Content starts
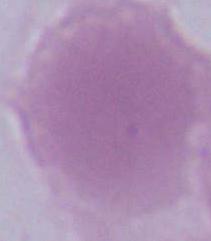
Summary:
  - Magnification: 1000x
  - Modality: micrograph
  - Identification: erythrocyte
Name the parasite shown.
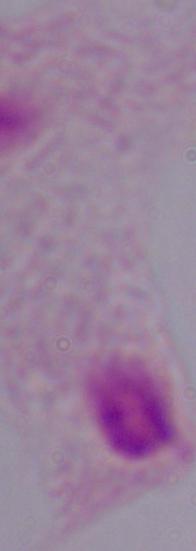

This is a trichomonad.

1000x magnification. Photomicrograph.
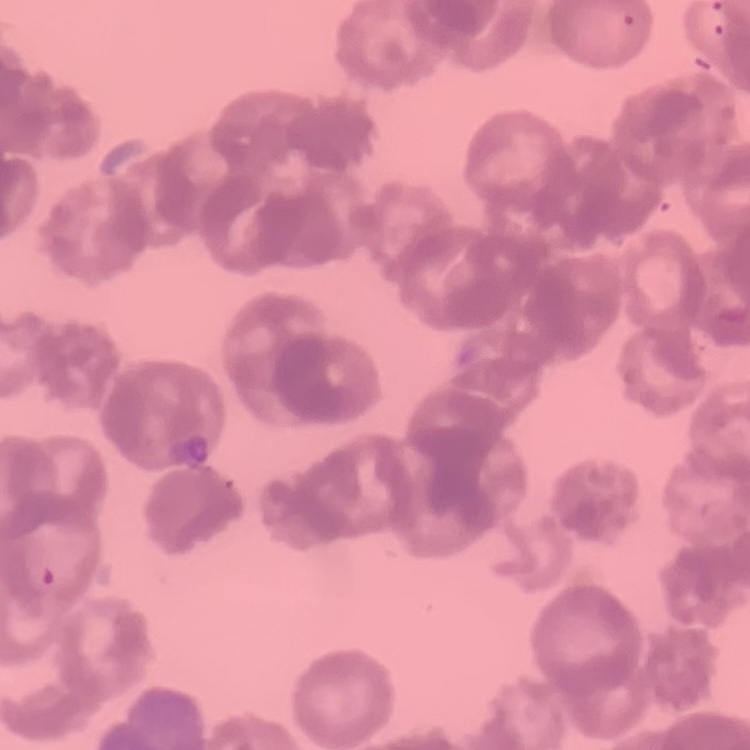
Summary:
  - Red blood cell morphology: rouleaux formation
  - Stain: Field's or Giemsa
  - Preparation: thin peripheral smear
  - Image type: one tile cut from a larger photomicrograph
Content ends
▶ _Task description_
Each line of the material above should be set down exactly, with no pictures.

▶ _Reply_
Summary:
  - Magnification: 1000x
  - Modality: micrograph
  - Identification: erythrocyte
Name the parasite shown.

This is a trichomonad.

1000x magnification. Photomicrograph.
Summary:
  - Red blood cell morphology: rouleaux formation
  - Stain: Field's or Giemsa
  - Preparation: thin peripheral smear
  - Image type: one tile cut from a larger photomicrograph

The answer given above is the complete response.